A lawyer for Detective Myles Cosgrove, another officer involved in the raid, told US media his client had also received termination paperwork.
Taylor, a 26-year-old emergency room aide, was shot six times after police forced their way into her apartment as she slept with her boyfriend on March 13.
Police said the boyfriend, Kenneth Walker, fired once at them, giving them cause to fire back, killing Taylor but not hitting Walker.
None of the three officers in the raid was charged with her death.
Detective Brett Hankison was fired from the police force in June and charged in September with "wanton endangerment," for wildly and blindly shooting into adjacent apartments during the raid.
He pled not guilty.
The grand jury indictment last week of Hankison -- but neither of the others identified as the officers who shot Taylor -- sparked anger and protests in the Kentucky city, and accusations by Taylor's family of a cover-up to protect the police.
- 'Cheated of a fair process' -
Taylor's name became a major rallying cry during the Black Lives Matter protests that rocked the US over the summer, as people demanded justice for her and many other Black Americans who died at the hands of police.
But earlier Tuesday, the US Justice Department announced it will not charge the Cleveland police officers who fatally shot Tamir Rice, a 12-year-old Black boy holding a toy gun in 2014.
Prosecutors "found insufficient evidence to support federal criminal charges against Cleveland Division of Police (CDP) Officers Timothy Loehmann and Frank Garmback," the Justice Department said in a statement.
"It is not enough to show that the officer made a mistake, acted negligently, acted by accident or mistake, or even exercised bad judgment," the statement closing the investigation said.
"Although Tamir Rice's death is tragic, the evidence does not meet these substantial evidentiary requirements."
"The Rice family has been cheated of a fair process yet again," Subodh Chandra, an attorney for Rice's family, said in a statement to the US media.
Rice was playing in a park with a pellet gun in November 2014 when Loehmann and Garmback, both of whom are white, drove up in a patrol car, responding to an emergency call.
In surveillance video, Loehmann is seen shooting Rice twice within seconds of his arrival, after the boy appears to reach for the replica firearm in his waistband.
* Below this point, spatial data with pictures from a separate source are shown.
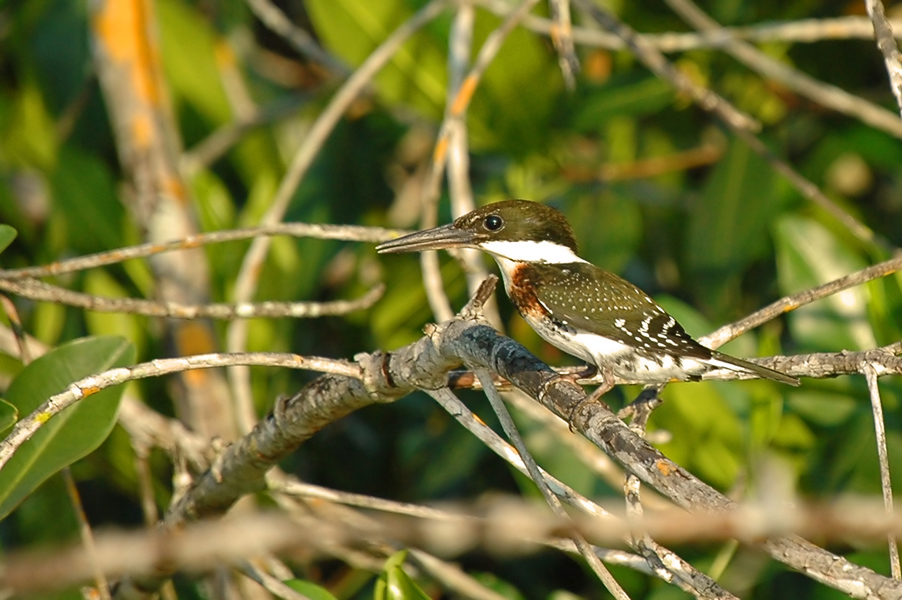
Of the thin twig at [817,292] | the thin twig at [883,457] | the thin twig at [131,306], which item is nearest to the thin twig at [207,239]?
the thin twig at [131,306]

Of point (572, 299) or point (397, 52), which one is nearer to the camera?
point (572, 299)

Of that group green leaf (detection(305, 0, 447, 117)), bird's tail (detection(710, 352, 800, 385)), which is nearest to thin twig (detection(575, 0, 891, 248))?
bird's tail (detection(710, 352, 800, 385))

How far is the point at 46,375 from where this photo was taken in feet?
8.86

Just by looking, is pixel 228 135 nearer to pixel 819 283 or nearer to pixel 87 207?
pixel 87 207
The officers were not told that the gun the child was wielding was suspected to be a replica.
A criminal investigation by local prosecutors closed in 2015, without bringing charges against the two officers.
Cleveland city officials moved to discipline the officers in 2017, after a two-year local investigation. Loehmann was fired and Garmback, who drove the police car, was suspended for 10 days.
City officials said they had found no evidence that either officer violated police procedures. Instead, the two were disciplined for other violations that surfaced during the investigation.